禅僧がこのようなことに言及するとはと、怪訝に思われる方もあるかも知れません。ですが、終戦二年半後にこの世に生を受け、数々の戦禍の残る有様が眼に焼き付いている世代です。亡き母と大阪の環状線に乗った際、長い間、米軍の空爆を受けてそのままに放置されていた広範囲に及ぶ戦禍の跡について、母が「あれは砲兵工廠(ほうへいこうしょう)が爆撃された跡だ」と教えてくれました。砲兵工廠とは大村益次郎の構想により明治初年(1867)に大阪城内に造られた陸軍の兵器工場です。

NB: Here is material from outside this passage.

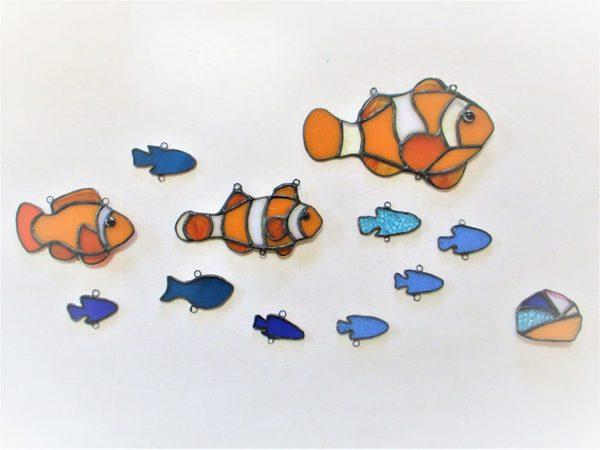 2018.11.20. ステンドグラスのお魚「遊泳」 :制作 佐々木知美 さんのサムネイル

その後、だいぶ経ってからいつの間にかその跡は撤去されましたが、往事のすさまじい状況は眼の底に焼きついております。また梅田の地下街では白衣の傷痍軍人が松葉杖をつきながら物乞いをする光景を何度も見たことがあります。
しかし、何よりも三百数十万人もの方々が亡くなられ、わが国が初めて敗戦の憂き目を見て米国の占領国となったというこの厳然たる事実は、日本人ならば何人たりとも決して看過することのできないことではないでしょうか。ご自分の身近な人が戦没したり出征された経験を持つ人は数多いことでしょう。小衲の坐禅会の久参底の方のご尊父は生まれたばかりの一人息子を日本に残して舞鶴港から出征され、そのまま戦死して今は靖国神社にお祀りされているとのことです。わが国の至るところで言語に絶する辛酸をなめた国民が多くいることを、私たちは決して平和な現代でも忘れてはならないと思います。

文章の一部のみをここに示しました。